◆ Exercise prompt
Your copy should match the entries exactly, with no images carried over.
Start of Exercise data
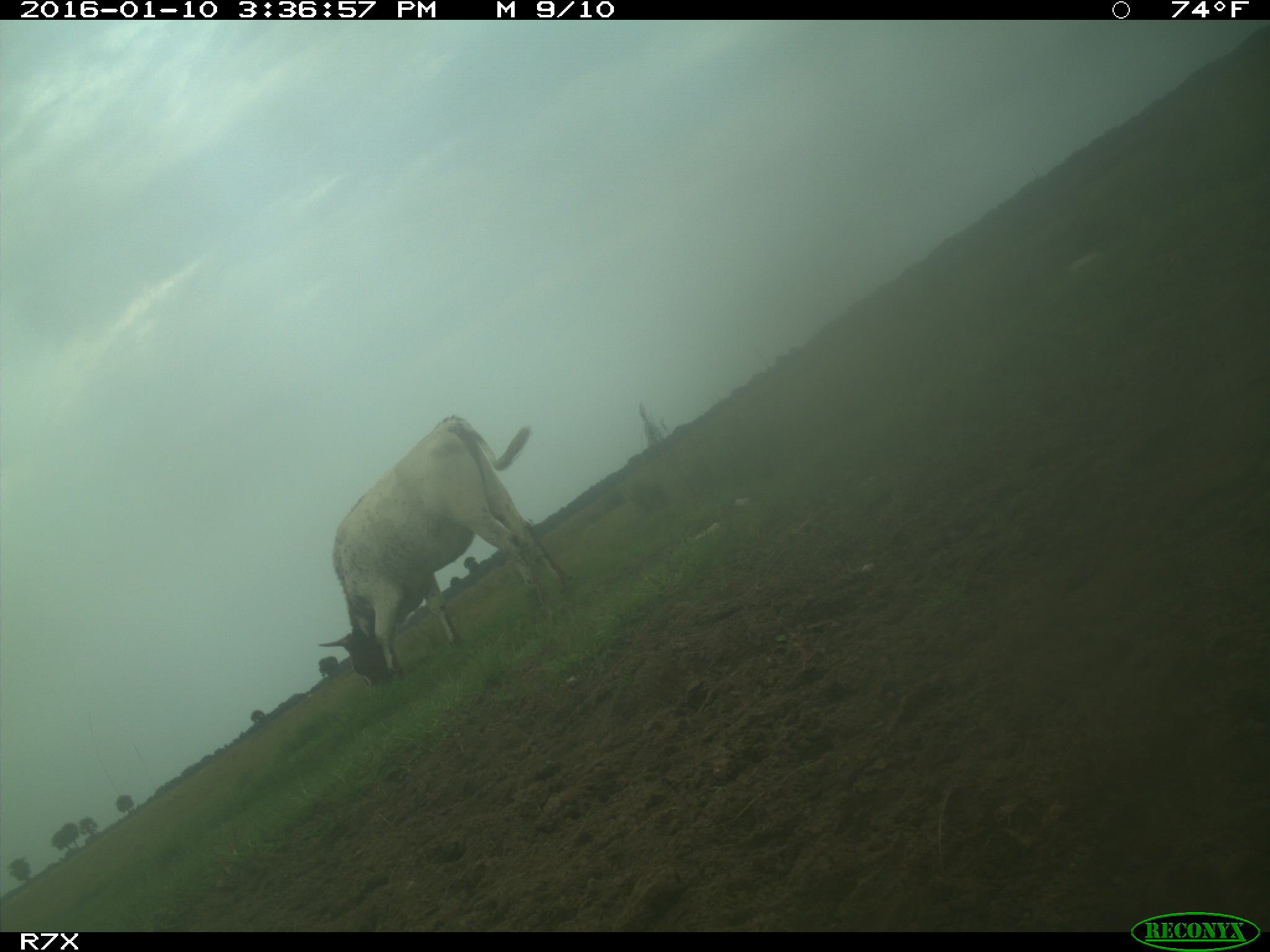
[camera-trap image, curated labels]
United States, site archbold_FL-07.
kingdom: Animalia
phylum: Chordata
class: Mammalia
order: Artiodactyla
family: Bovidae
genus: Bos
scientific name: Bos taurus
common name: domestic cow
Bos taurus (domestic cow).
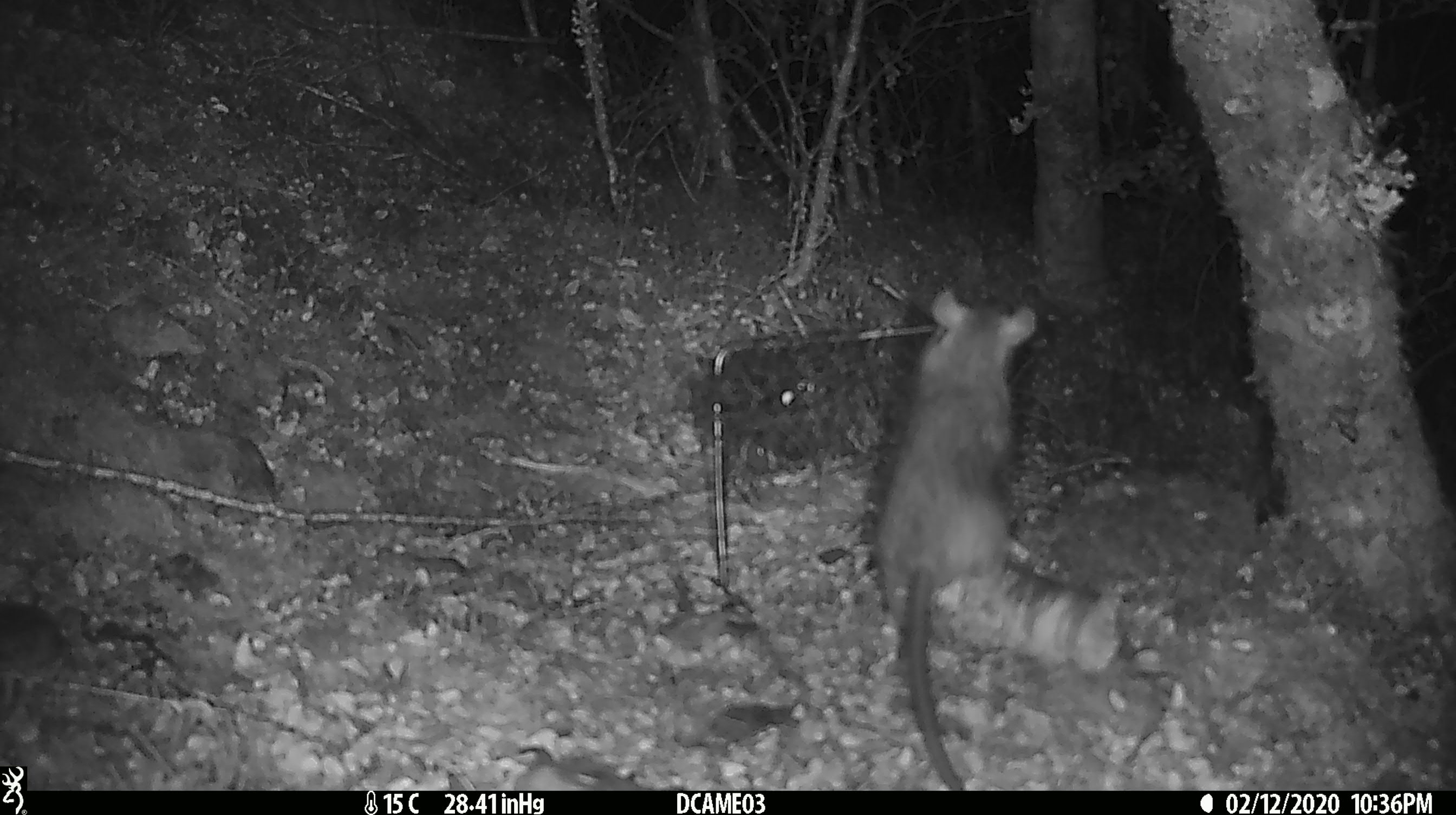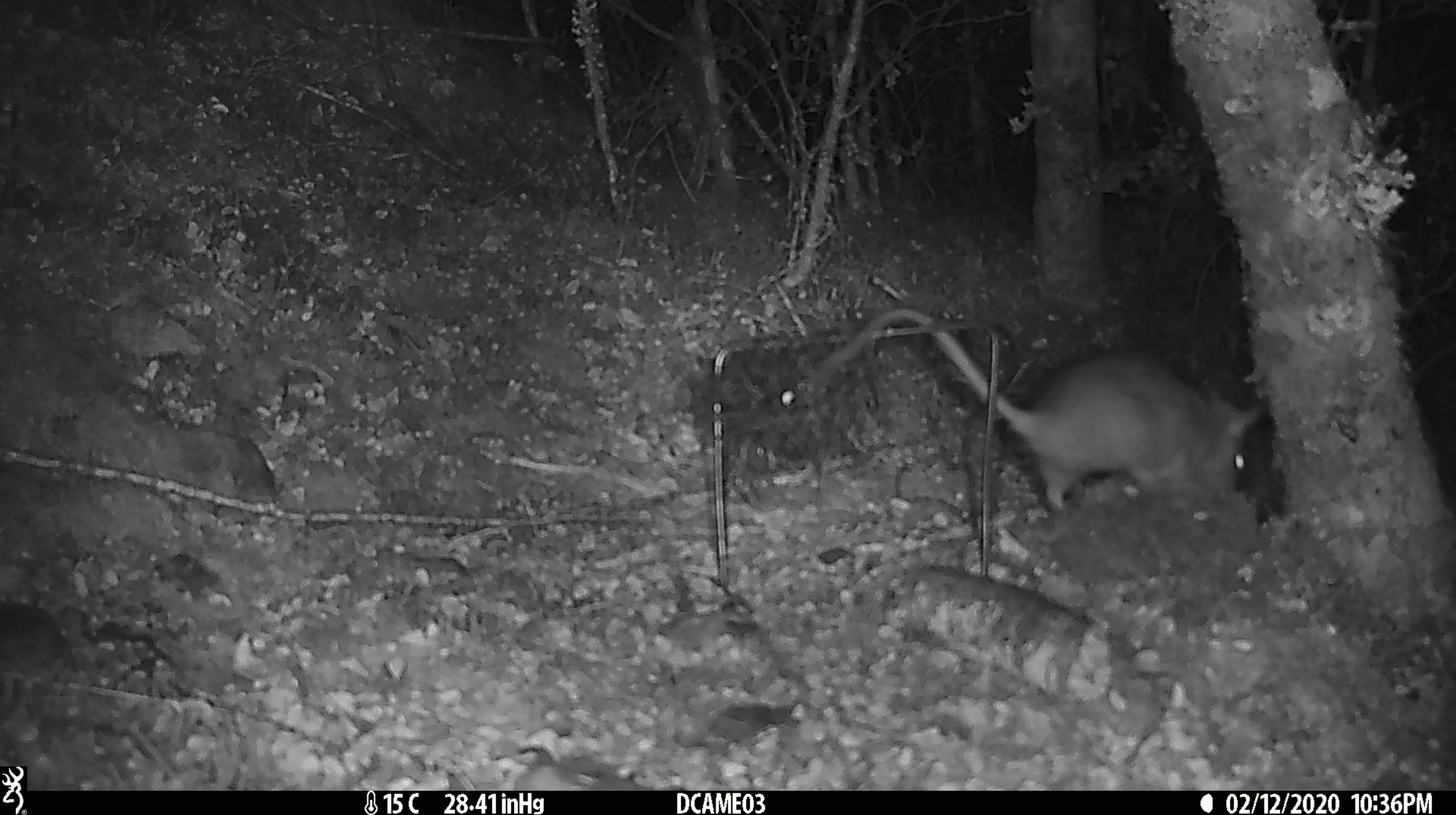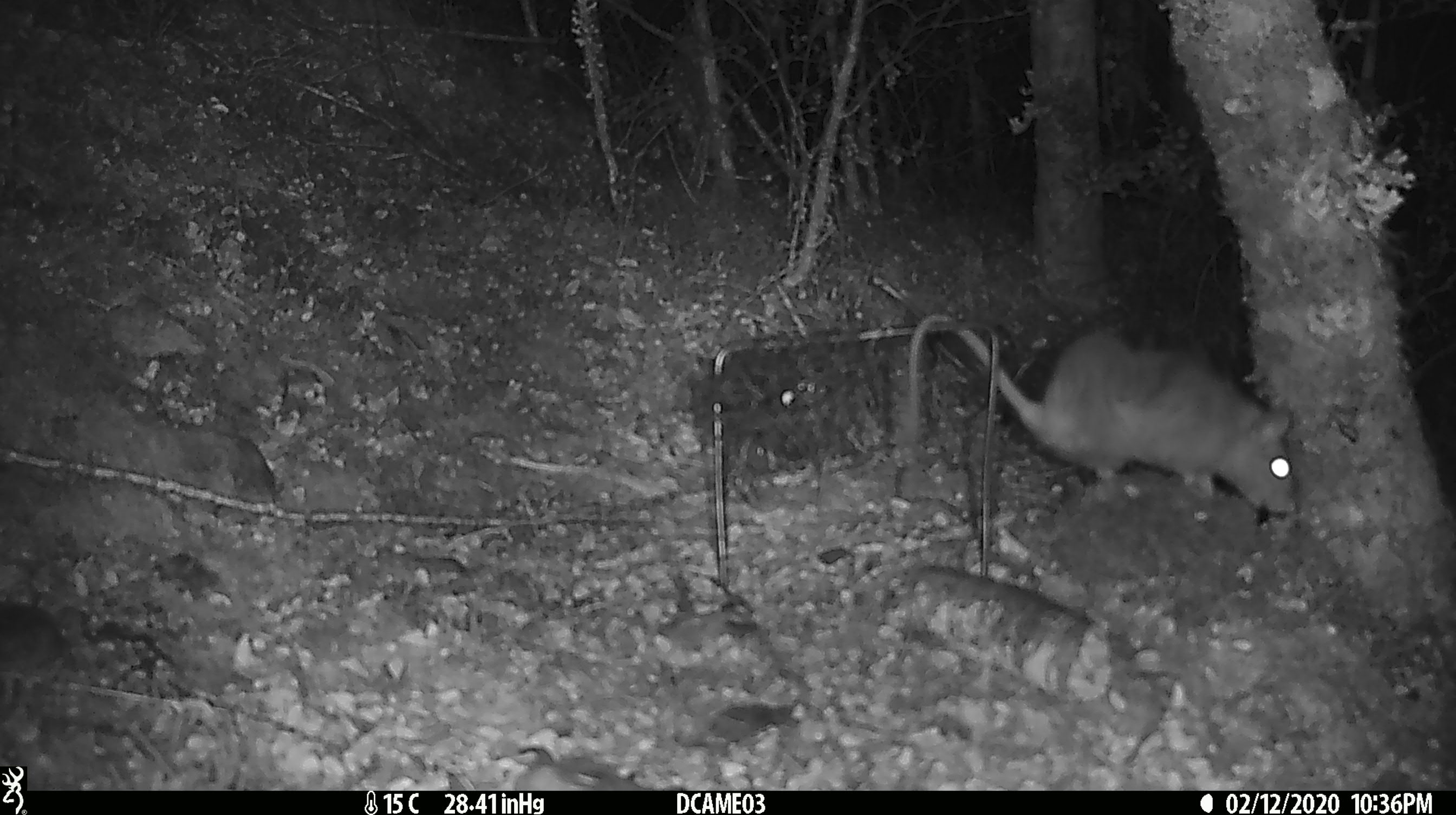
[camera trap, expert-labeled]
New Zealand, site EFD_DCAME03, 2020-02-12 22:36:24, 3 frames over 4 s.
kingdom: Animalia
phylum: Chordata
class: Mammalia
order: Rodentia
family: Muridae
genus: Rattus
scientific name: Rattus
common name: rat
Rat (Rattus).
End of Exercise data
◆ Solution to this task
[camera-trap image, curated labels]
United States, site archbold_FL-07.
kingdom: Animalia
phylum: Chordata
class: Mammalia
order: Artiodactyla
family: Bovidae
genus: Bos
scientific name: Bos taurus
common name: domestic cow
Bos taurus (domestic cow).
[camera trap, expert-labeled]
New Zealand, site EFD_DCAME03, 2020-02-12 22:36:24, 3 frames over 4 s.
kingdom: Animalia
phylum: Chordata
class: Mammalia
order: Rodentia
family: Muridae
genus: Rattus
scientific name: Rattus
common name: rat
Rat (Rattus).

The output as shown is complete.